[Glass] Large collection and common practice

Richard Sargent via Glass glass at lists.gemtalksystems.com
Tue Jan 3 16:06:00 PST 2017


GLASS mailing list wrote
> Hi Bruno,
> 
> Why you might not want to keep objects forever in an RC collection:
> 
> RC collections have more overhead. Many are implemented with
> session-specific sub-structures that can be modified by the session with
> little risk of conflict (the rare conflict is when the RC collection
> itself
> changes). Consider if you have an RC collection that was populated from
> 100
> separate sessions and then the query that the RC collection would need to
> do to see if an object/key exists in the RC collection. RC collections are
> well implemented and reasonably efficient, they just aren't as efficient
> at
> some operations (like lookup) as some non-RC collections (otherwise all
> would be implemented to have RC behavior). You'll find that RC collections
> have sometimes unexpected growth and shrinkage behavior. Some grow large
> session-specific subcollections that may never be cleaned up unless there
> is at least one removal. Some grow in inopportune moments that can affect
> time-sensitive operations. I'm not saying that you shouldn't use the RC
> collections for root collections, it depends on your application needs.
> 
> Regarding indexing for many attributes:
> 
> Sounds like you want to create indexes on a common collection like
> OrderedCollection that only one session in in charge of updating. I know
> that GemTalk had improved their indexing implementation several years
> back,
> but some kinds of practical issues likely still remain. A field index
> updates some underlying structure that might also be updated from changes
> to other objects by other sessions, updates to indexes used to cause many
> commit conflicts. The more indexes a collection has, the higher the odds
> of
> commit conflict. Applications that I've worked on for the past decade or
> so
> didn't use collection indexes like you are about to do. An application
> that
> used a lot of indexes also had some custom code to save and replay changes
> to domain objects to compensate for unpredictable commit failures. It is
> from experiences like that that the queue-manager approach became useful
> despite all the cross-session coordination.
> 
> I'd probably implement a query kind of object that wraps that collection
> to
> support collection-specific queries and maintenance operations. The OC (or
> whatever you use) would normally be private to the query object. The query
> object could even have special behavior for avoiding commit conflicts
> (like
> locking or queueing for example). The query object might for even be
> clever
> enough to do a private/internal RC queue when your application code
> detects
> conflict is possible (like from use of locks). The queue object would
> manage the internal RC collection as practical.
> 
> You might think of making that query object a subclass of Collection but
> any GBS users out there should beware that there would be replication bugs
> (I'd reported the bug with workaround code to GemTalk many years ago).

Hi Paul,

I tried to look up the bug you describe to report what the outcome of it
was. However, I couldn't find a GBS bug using the search criteria (
'subclass', 'collection', 'replication'). If you can think of anything more
precise that would be found in the bug report and/or the approximate date
range, I can try to find it.

Thanks,
Richard


>  I
> doubt you'd be doing replication of something like this even if you used
> GBS, but just saying there was is a bit of strangeness to be discovered at
> the basic/private/primitive levels and unfortunately it means that caution
> applies to user-defined subclasses of Collection.
> 
> I'm not suggesting you do this, but it is an option. In the time that
> indexing was not reliable I'd once resorted to creating my own
> application-specific indexes. That query object that I just mentioned
> could
> also have private dictionary instances that can quickly resolve specific
> keys (attributes of the objects). The query object has the overhead of
> also
> maintaining the private attribute-key dictionaries as object are added and
> removed.

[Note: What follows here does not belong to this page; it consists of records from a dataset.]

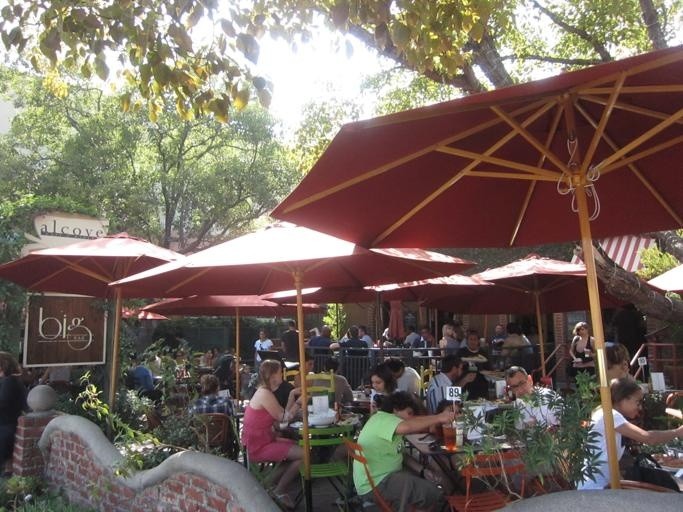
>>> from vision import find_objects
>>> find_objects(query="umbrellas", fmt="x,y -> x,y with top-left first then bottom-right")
0,230 -> 186,441
121,305 -> 171,322
646,262 -> 683,293
471,253 -> 664,388
106,221 -> 478,511
138,294 -> 329,412
268,42 -> 683,489
260,274 -> 497,363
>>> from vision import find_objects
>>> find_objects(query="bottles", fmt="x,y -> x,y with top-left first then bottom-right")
454,428 -> 464,446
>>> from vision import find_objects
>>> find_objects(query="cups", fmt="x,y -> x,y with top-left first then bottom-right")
584,348 -> 590,357
427,350 -> 433,359
441,424 -> 457,451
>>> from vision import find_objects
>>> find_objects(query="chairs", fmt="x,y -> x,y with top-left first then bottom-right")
138,340 -> 683,511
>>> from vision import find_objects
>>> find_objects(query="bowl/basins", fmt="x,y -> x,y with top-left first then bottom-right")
290,403 -> 335,428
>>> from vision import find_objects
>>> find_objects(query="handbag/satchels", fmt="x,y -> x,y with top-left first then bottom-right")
566,360 -> 577,375
623,452 -> 680,493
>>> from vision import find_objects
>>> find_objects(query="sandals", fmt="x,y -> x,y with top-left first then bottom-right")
271,489 -> 295,509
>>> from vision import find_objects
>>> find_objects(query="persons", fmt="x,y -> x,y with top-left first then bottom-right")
0,322 -> 683,512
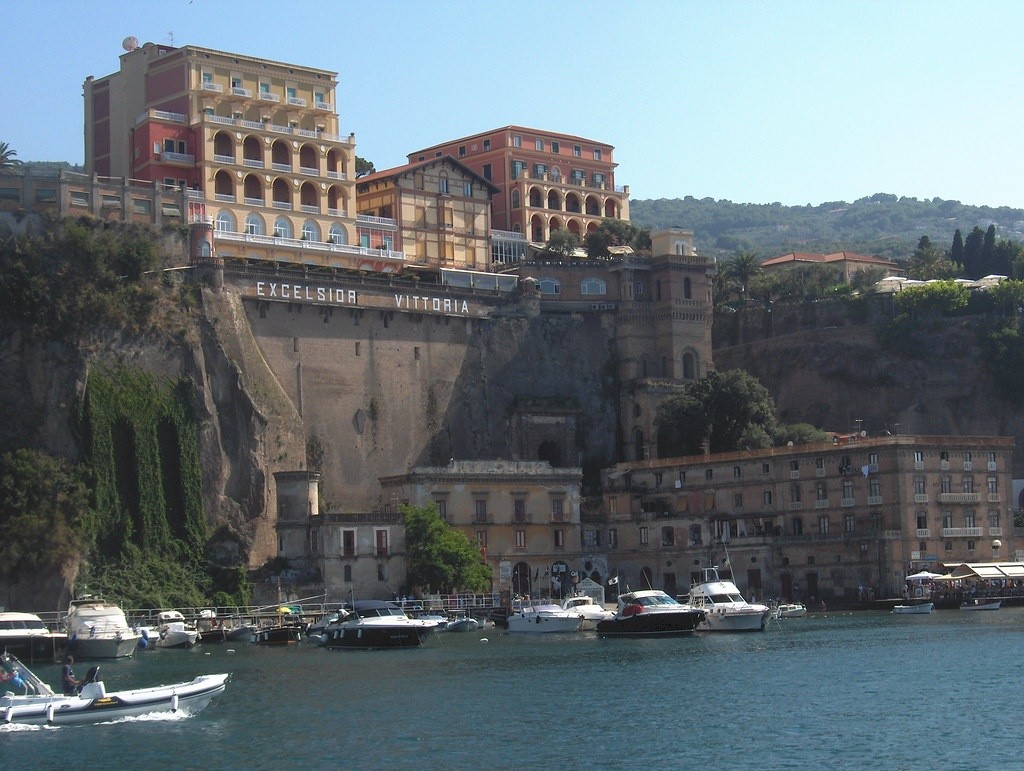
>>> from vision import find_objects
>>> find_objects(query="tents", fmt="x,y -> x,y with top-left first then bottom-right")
905,571 -> 943,583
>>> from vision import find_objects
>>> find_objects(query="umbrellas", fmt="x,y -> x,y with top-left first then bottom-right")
277,607 -> 291,613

I could go into how I implemented these application-defined
> indexes even without the query object wrapping it, but no need because you
> have good GemTalk supported indexes now anyway.
> 
> I've presented ideas more complicated than you'll need, hopefully an
> awareness of potential issues and past remedies will save you some effort.
> 
> Regards,
> 
> Paul Baumann
> 
> 
> On Tue, Jan 3, 2017 at 5:04 PM, Smalltalk <

> smalltalk at .com

> > wrote:
> 
>> Paul,
>>
>> Thanks for your answer ...
>>
>> /*  you don't always want to keep the objects in the RC collection
>>
>> Why you don't always want to keep the objects in the RC collection ?
>> This is what i'm doing right now :(  - RcKeyValueDictionary
>>
>> Thanks for the technique you are explaining.
>>
>> For now i will keep as simple as i can :) may be in the future (next
>> year)
>> i can do something like that but i need to do much more research :)
>>
>> /* I wonder what kind of indexing you would need besides ID. If you don't
>> need to query for anything other than ID then a dictionary would be fine
>> with the ID as key.
>> This project/system implement a persistence layer (using rest services)
>> for a Java Application (www.orbeon.com) which is used to design, publish,
>> save and query web forms.
>> (https://github.com/brunobuzzi/OrbeonPersistenceLayer/)
>>
>> When designing/publishing/sending/saving form --> the ID is mostly used.
>> Then you have the Summary page. That display all form instances (saved
>> and
>> sent forms) of some form definition.
>> Here the user can search by a particular field of the defined form.
>> A search can be by N different fields depending on the form definition
>> (the definition could be a form with 200 nested fields and sections or
>> whatever).
>>
>> In this case indexes are very useful but in the previous cases a
>> Dictionary is more suitable using the id (that after assigned is
>> immutable)
>>
>> regards,
>> bruno
>>
>>
>> El 03/01/2017 a las 17:38, Paul Baumann escribió:
>>
>> Hi Bruno,
>>
>> Multiple sessions can feed an RC collection with reduced commit
>> conflicts,
>> but you don't always want to keep the objects in the RC collection. One
>> common technique is to have a manager session dedicated to moving objects
>> from RC collections into collections that can be accessed more
>> efficiently.
>> Design so that the manager is the only session that will be updating the
>> collections (so that commit conflicts will not happen). The manager
>> session
>> can do polling for new items and you can add gem-to-gem signaling to wake
>> the manager for more timely responses. The challenges with this kind of
>> design are related to update timing between sessions. The process
>> involves
>> a commit to add to the RC collection, an abort for the manager session to
>> see the objects, a commit by the manager to update the root collection
>> (with RC collection removal, RcQueues are usually used BTW), and an abort
>> by the original session if it needs to see the indexed item was added to
>> the root collection. If there is timing sensitivity with this data then
>> you'll likely resort to searching first in your indexeded collection and
>> then also reviewing objects still in the queue waiting for the manager to
>> process them.
>>
>> A variation of the manager session technique is to send data to the
>> manager session without doing a commit, this might be through
>> communication
>> between gems or by using session-specific file updates that the manager
>> gem
>> reads. Gem-to-gem signaling can be added to this approach later too if
>> you
>> need to improve timing. This variation can avoid the intermediate commit,
>> but you'd still may need to #continueTransaction to see what the manager
>> session updated.
>>
>> I wonder what kind of indexing you would need besides ID. If you don't
>> need to query for anything other than ID then a dictionary would be fine
>> with the ID as key. A dictionary can even use a key that is a custom
>> object
>> that redefines equality and hash from attributes of what is searched for.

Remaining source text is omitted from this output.